Python SDK: Agent Integration

This guide covers Pythonic patterns for integrating Keito with AI agents.

Context Manager Pattern

The recommended approach — a with block that handles start, stop, and expense logging automatically:

from keito import Keito

client = Keito()

with client.track_agent_work(
    project_id="prj_abc",
    task_id="tsk_001",
    agent_id="research-bot-03",
    model="claude-opus-4-6",
) as session:
    # Your agent does work here
    result = agent.run("Analyse Q4 billing data")

    # Report token usage — logged as LLM expense on exit
    session.report_tokens(input=18000, output=6000)
    session.set_notes("Analysed Q4 billing trends and generated summary")

# Time entry and LLM expense are created automatically
print(f"Tracked {session.hours:.2f}h, {session.total_tokens_k:.1f}k tokens")

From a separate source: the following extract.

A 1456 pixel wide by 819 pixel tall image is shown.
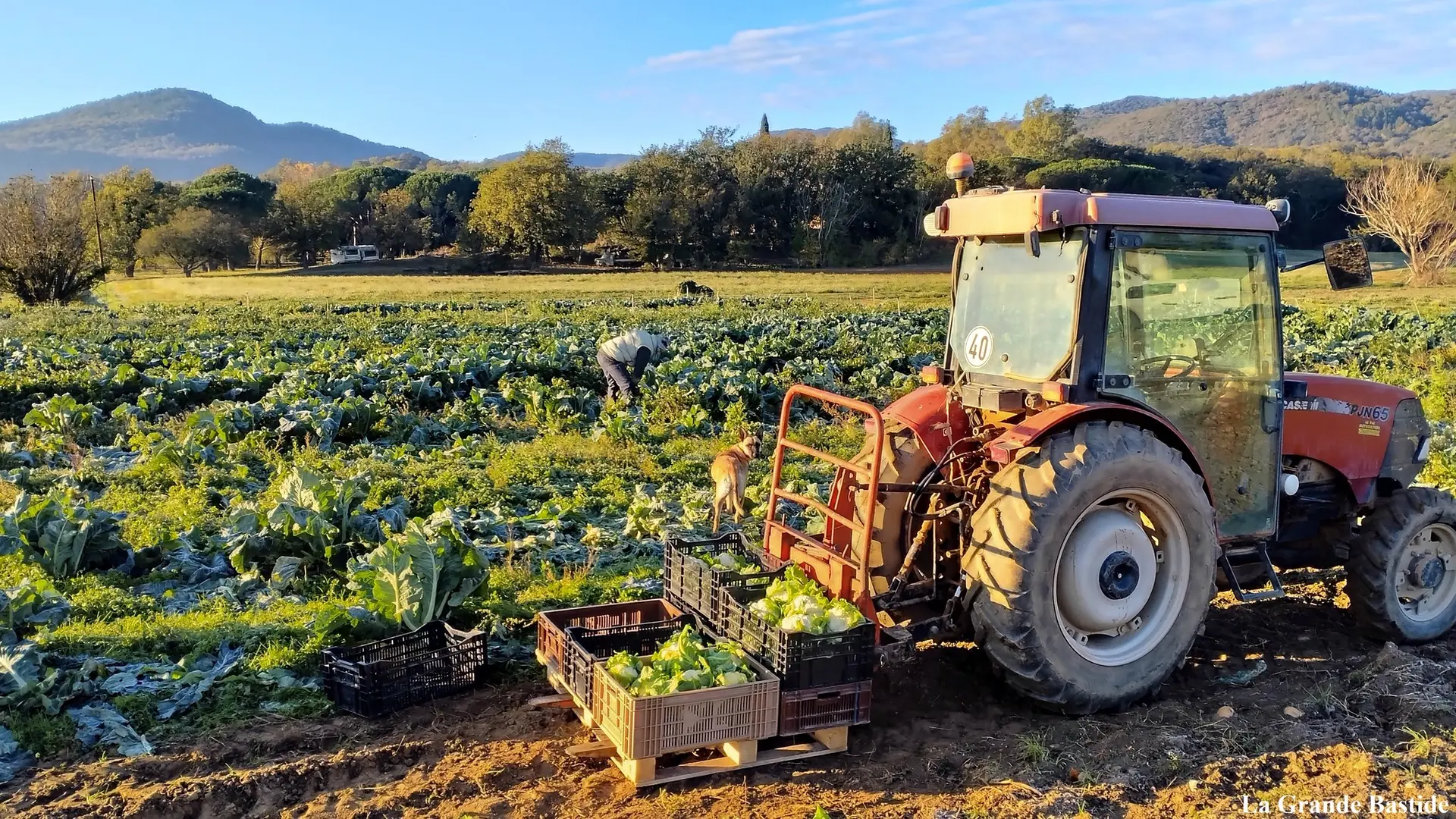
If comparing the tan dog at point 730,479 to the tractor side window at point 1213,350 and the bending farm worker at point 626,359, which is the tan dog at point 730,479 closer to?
the tractor side window at point 1213,350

If an exception is raised inside the with block, the time entry is automatically discarded (deleted).

Decorator Pattern

For agent tool functions that should be tracked automatically:

from keito import track

@track(project_id="prj_abc", task_id="tsk_001")
async def review_pull_request(pr_url: str) -> str:
    """Agent reviews a PR — time and cost tracked automatically."""
    response = await agent.review(pr_url)
    return response.summary

Async Client

For high-throughput agent work, use the async client:

from keito import AsyncKeito

client = AsyncKeito()

async with client.track_agent_work(
    project_id="prj_abc",
    agent_id="batch-processor",
    model="claude-sonnet-4-6",
) as session:
    results = await asyncio.gather(*[
        process_item(item) for item in items
    ])
    session.report_tokens(input=total_input, output=total_output)

Metadata Best Practices

  • Always include agent_id and session_id.
  • Use session_id to correlate time entries with their LLM expenses.
  • Keep metadata under 4KB.
  • Include model for cost analysis across different LLMs.
  • Don’t store sensitive data in metadata — it’s visible in reports.